PDX · Restaurants

The Laurelwood Brewing Co

★ 5 $$$$

One Workhorse IPA and a burger before a PDX red‑eye

Laurelwood Brewing Co sits airside in Terminal T at Portland International, right on the main concourse near several ABC gates, and functions like a neighborhood brewpub that happens to share walls with security. It pulls a 5-star rating in recent traveler reviews and runs at a solid $$ price tier, with most burgers and mains landing in the mid‑teens. This is one of the few spots in the airport where you still get proper local drafts poured next to your gate instead of in a generic bar.

Beer-wise, regulars call out the Workhorse IPA and Free Range Red as the standard pre‑flight order, with taster flights usually available if you want to sample two or three brews before boarding. Expect pints to run a few dollars higher than Laurelwood’s city locations, squarely in the typical airport $8–$11 range depending on style and ABV. Food pricing lines up more closely with town: burgers, nachos, and salads generally sit between $13 and $18, and portions are big enough that two people can split an entrée and still board full.

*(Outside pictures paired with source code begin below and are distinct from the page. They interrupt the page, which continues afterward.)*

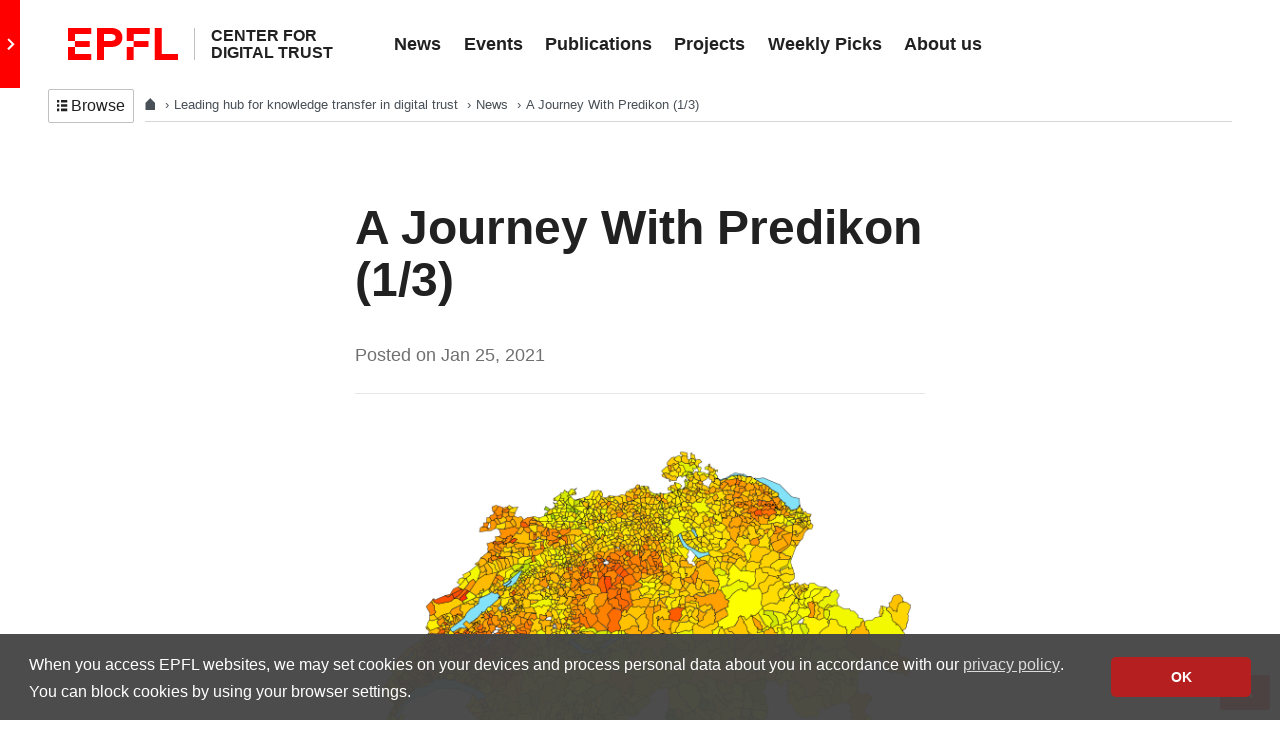

--- FILE ---
content_type: text/css
request_url: https://c4dt.epfl.ch/wp-content/themes/epfl-c4dt/style.css?ver=1729750912
body_size: 272
content:
/*!
Theme Name: epfl-c4dt
Theme URI:
Author: Antistatique.net
Author URI: http://antistatique.net/
Template: epfl
Description: Description
Version: 2.4.15
License: GNU General Public License v2 or later
License URI: LICENSE
Text Domain: epfl
Tags: custom-background, custom-logo, custom-menu, featured-images, threaded-comments, translation-ready

This theme, like WordPress, is licensed under the GPL.
Use it to make something cool, have fun, and share what you've learned with others.

epfl is based on Underscores https://underscores.me/, (C) 2012-2017 Automattic, Inc.
Underscores is distributed under the terms of the GNU GPL v2 or later.
*/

Kitchen output centers on pub standards: 1/3‑lb burgers, loaded nachos, and wings that actually arrive hot instead of lukewarm. If you’re hungry, a burger plus fries is the move; if you’re tight on time, fries or nachos with a pint works better than waiting on a well‑done patty. Several Yelp reviews point out that the nachos easily feed two, which softens the wallet hit when you’re already paying airport beer markup. Vegetarian options show up as black bean or veggie patties, though the strongest feedback online sticks to the classic beef burger and IPA combo.

Watch out for 6–9 p.m. departure banks, when staff get slammed and cooked‑to‑order burgers can drag past 25 minutes. Reviews mention long waits for tables in that window, so regulars grab a bar stool instead; bar seats often mean a Workhorse IPA in hand within five minutes and food not far behind. Common routine: order a beer first, check your boarding time on the monitor behind the bar, then decide if you have the 30–40 minutes it can take for a full entrée ticket to clear.

Practical play: if your flight boards inside 30 minutes, skip the burger, order a pint or a taster flight, and split an appetizer so you can settle up fast and still walk to any T‑gate in under five minutes.